» Given passage
════════════════

The exhaust gas turbocharger turbine comprises a housing (1) with a gas inlet and a gas outlet (2,3). There is a turbine running wheel (5) borne by a shaft (4) in the turbine housing. There is a flow channel (8) for the exhaust gas of an internal combustion engine between the turbine running wheel and the housing. There is a nozzle ring (7) upstream of the running wheel. At least one spray nozzle (11) is arranged upstream of the nozzle ring, which is fed with water via a feed conduit. There is a positioning component in the feed conduit and this is effectively connected to a measurement component assessing the condition alterations of the exhaust gas. At least one radial recess (10) is formed in the gas entry housing in the area before the nozzle ring.

Description

The invention relates to a method for wet cleaning the nozzle ring of the exhaust turbine of an exhaust-driven turbocharger which is connected to an internal combustion engine according to the preamble of claim 1, as well as devices for carrying out the method according to the preamble of claims 6 and 8.

The use of exhaust-driven turbochargers to increase the performance of internal combustion engines is currently widespread. Here, the turbocharger's exhaust turbine is affected by the combustion engine's exhaust and its kinetic energy is used to draw in and compress air to the combustion engine. Depending on the specific operating situation and the composition of the fuel used to operate the internal combustion engine, sooner or later there will be contamination of the turbine blades and nozzle in the exhaust turbine, where the latter is significantly more exposed. When operating with heavy oil, a hard layer of dirt forms on the nozzle ring. Such dirt deposits in the area of the nozzle ring lead to poorer turbine efficiency and the consequent reduction in the combustion engine's performance. In addition, there will be an increase in the exhaust temperature as well as the pressure in the combustion chamber, whereby the internal combustion engine, and especially its valves, can be damaged or even destroyed. Therefore, the nozzle rings must be regularly freed of the adhering dirt.

Cleaning the nozzle rings in a disassembled state requires disconnection of the turbocharger for a longer period of time and is therefore not desirable. For this reason, procedures have been carried out for cleaning, where the turbocharger will be able to remain in operation and will not have to be dismantled. Wet cleaning with water and dry cleaning with a granulate are known as suitable methods for removing nozzle contamination. The feed of the individual cleaning medium takes place upstream of the exhaust turbine, in the area of the exhaust line which connects it to the internal combustion engine.

════════════════

» Data block
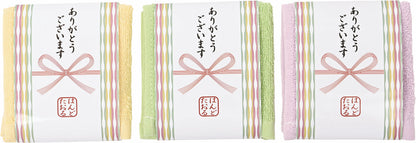 「ありがとうございます」花結びハンドタオル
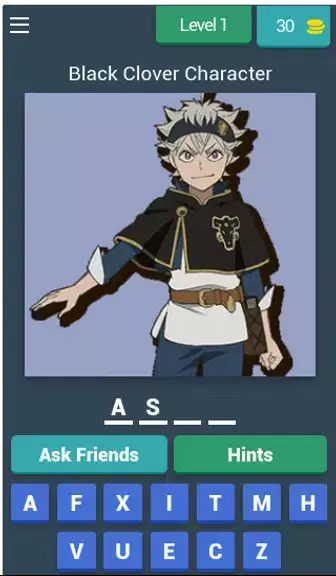 Black Clover Quiz Captura de pantalla 0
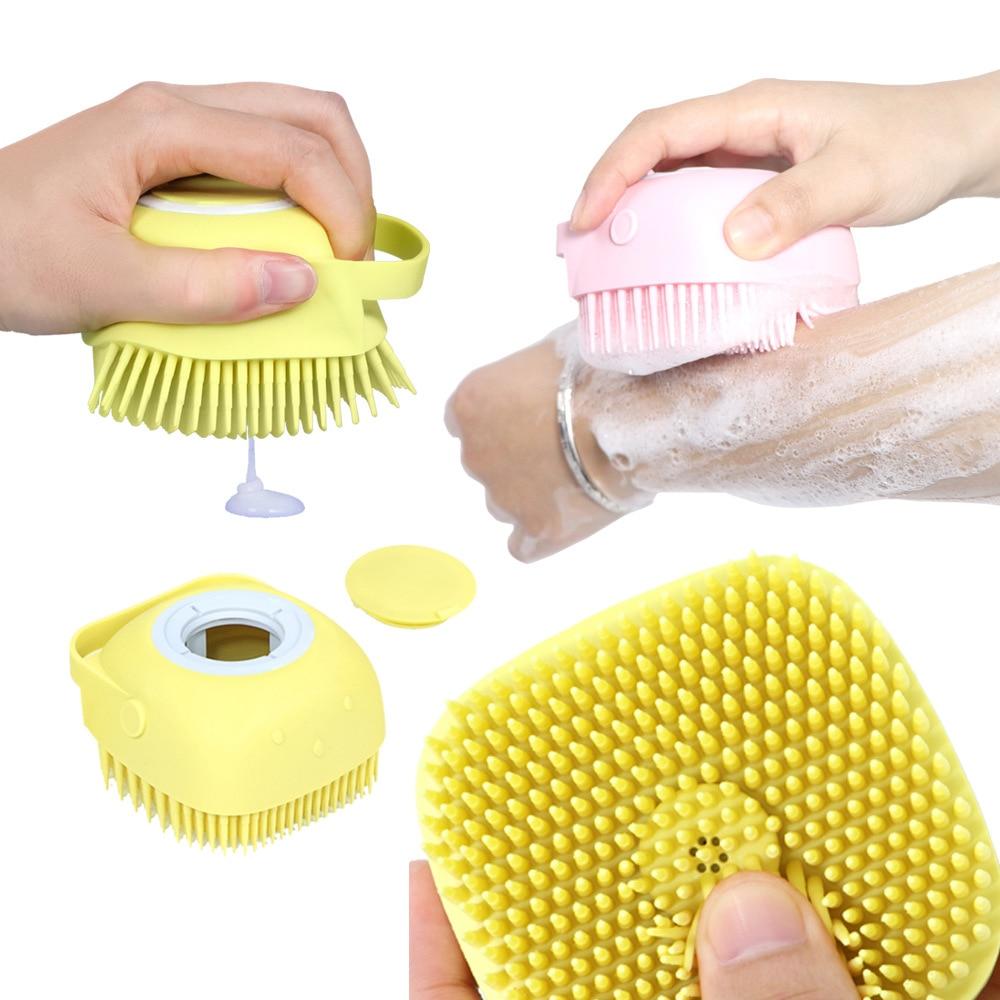 BrossyDog™ - Brosse de bain pour animaux 2 en 1 | chien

════════════════

» Work order 1
What forms on the nozzle ring during operation with heavy oil, according to the turbocharger cleaning passage?
» Work order 2
List every consequence that the turbocharger cleaning passage attributes to dirt deposits in the area of the nozzle ring.
» Work order 3
Repeat the turbocharger cleaning passage between "Cleaning the nozzle rings" and "internal combustion engine.", inclusive.

» Final answer 1
A hard layer of dirt forms on the nozzle ring.

» Final answer 2
- Poorer turbine efficiency
- Reduced performance of the combustion engine
- Increased exhaust temperature
- Increased pressure in the combustion chamber
- Damage to or even destruction of the internal combustion engine, especially its valves

» Final answer 3
Cleaning the nozzle rings in a disassembled state requires disconnection of the turbocharger for a longer period of time and is therefore not desirable. For this reason, procedures have been carried out for cleaning, where the turbocharger will be able to remain in operation and will not have to be dismantled. Wet cleaning with water and dry cleaning with a granulate are known as suitable methods for removing nozzle contamination. The feed of the individual cleaning medium takes place upstream of the exhaust turbine, in the area of the exhaust line which connects it to the internal combustion engine.